I ricercatori stanno esplorando l'opzione di alleviare il dolore infiammatorio e postoperatorio prendendo di mira direttamente il sito della sua origine: il tessuto lesionato. Contrariamente agli oppioidi convenzionali, i nuovi farmaci attiveranno i recettori degli oppioidi (le docking station per i farmaci antidolorifici) in condizioni acide. Ciò significa che funzioneranno solo nel tessuto lesionato; saranno prevenuti gravi effetti collaterali. "Abbiamo usato cellule coltivate per studiare i modi in cui i recettori degli oppioidi e le molecole che legano i recettori degli oppioidi interagiscono a diversi livelli di pH. Lo abbiamo fatto per determinare le proprietà chimiche necessarie per ottimizzare gli effetti di questi nuovi farmaci. Alcuni dei recettori erano anche geneticamente alterato ", spiega il capo dello studio, il Prof.
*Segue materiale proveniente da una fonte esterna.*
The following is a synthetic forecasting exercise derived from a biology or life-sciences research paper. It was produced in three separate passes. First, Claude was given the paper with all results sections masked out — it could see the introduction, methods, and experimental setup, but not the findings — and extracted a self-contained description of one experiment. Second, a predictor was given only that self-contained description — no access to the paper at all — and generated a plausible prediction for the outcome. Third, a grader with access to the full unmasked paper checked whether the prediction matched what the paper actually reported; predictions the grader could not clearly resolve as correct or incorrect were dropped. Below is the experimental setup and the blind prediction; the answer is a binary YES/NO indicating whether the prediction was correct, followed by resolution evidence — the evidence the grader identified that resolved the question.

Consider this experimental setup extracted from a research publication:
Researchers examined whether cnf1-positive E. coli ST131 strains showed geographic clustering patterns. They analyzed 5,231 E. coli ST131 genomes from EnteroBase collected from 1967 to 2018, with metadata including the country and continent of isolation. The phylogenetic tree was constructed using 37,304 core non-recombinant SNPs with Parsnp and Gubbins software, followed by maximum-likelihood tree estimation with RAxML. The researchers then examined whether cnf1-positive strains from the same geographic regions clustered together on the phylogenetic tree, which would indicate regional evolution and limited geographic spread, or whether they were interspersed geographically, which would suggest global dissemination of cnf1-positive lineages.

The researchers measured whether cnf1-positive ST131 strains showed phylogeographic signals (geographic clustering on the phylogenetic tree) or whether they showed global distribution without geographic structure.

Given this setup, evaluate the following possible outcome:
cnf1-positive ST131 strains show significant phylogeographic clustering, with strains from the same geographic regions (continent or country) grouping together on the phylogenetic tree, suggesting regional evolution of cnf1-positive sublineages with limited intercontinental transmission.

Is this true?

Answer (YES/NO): NO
Stein, e aggiunge:" Siamo giunti alla conclusione che la costante di dissociazione acida - o il valore di pKa - determina il profilo di rischio di una particolare molecola di oppioide, ovvero i suoi effetti collaterali, come stanchezza o arresto respiratorio. Fino ad ora, nessuno sapeva dell'importanza dei valori di pH e pKa e del loro ruolo nella sicurezza degli oppioidi. "Una scoperta rivoluzionaria nel campo della ricerca sui recettori.
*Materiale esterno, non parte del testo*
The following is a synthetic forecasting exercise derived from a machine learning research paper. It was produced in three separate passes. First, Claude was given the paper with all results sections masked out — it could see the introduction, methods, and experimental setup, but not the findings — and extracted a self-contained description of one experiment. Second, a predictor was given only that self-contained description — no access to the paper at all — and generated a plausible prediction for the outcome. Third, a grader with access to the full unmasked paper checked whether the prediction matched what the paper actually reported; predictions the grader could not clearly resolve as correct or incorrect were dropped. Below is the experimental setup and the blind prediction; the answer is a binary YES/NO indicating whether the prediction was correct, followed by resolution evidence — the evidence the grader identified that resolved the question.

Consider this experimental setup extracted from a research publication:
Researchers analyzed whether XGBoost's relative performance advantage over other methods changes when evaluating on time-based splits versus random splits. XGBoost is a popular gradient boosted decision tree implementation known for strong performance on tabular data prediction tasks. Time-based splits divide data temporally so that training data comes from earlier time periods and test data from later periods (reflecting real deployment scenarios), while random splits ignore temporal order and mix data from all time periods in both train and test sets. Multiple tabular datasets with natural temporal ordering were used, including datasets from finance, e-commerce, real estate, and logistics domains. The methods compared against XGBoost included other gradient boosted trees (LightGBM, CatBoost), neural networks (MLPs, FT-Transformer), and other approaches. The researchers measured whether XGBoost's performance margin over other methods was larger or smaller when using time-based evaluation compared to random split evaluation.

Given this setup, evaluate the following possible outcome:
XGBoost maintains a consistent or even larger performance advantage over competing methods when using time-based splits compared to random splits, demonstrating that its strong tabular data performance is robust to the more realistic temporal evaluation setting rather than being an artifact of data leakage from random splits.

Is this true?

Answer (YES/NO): NO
Secondo i risultati dei ricercatori, sia la messa a punto del valore di pKa sia la formazione di specifici legami chimici con i recettori degli oppioidi saranno fattori cruciali nello sviluppo di nuovi tipi di farmaci. Se questa nuova generazione di antidolorifici diventasse una realtà, sia gli effetti collaterali pericolosi che il potenziale di dipendenza potrebbero diventare un ricordo del passato. "I nostri precedenti studi clinici hanno già dimostrato che l'attivazione selettiva dei recettori oppioidi periferici nel tessuto leso, ad esempio mediante iniezione di oppioidi convenzionali come la morfina, può avere potenti effetti antidolorifici negli esseri umani. Siamo pertanto sicuri che la nostra nuova classe di farmaci , che sono ora disponibili per la prima volta per uso endovenoso, si rivelerà un successo ", afferma il prof. Stein. I primi studi clinici su questi nuovi farmaci dovrebbero iniziare tra due o tre anni. Parallelamente, il team sta anche perseguendo lo studio di altri farmaci derivati ​​da questa nuova generazione di sostanze. Finanziato tramite il programma SPARK, questo lavoro viene condotto presso il Berlin Institute of Health (BIH).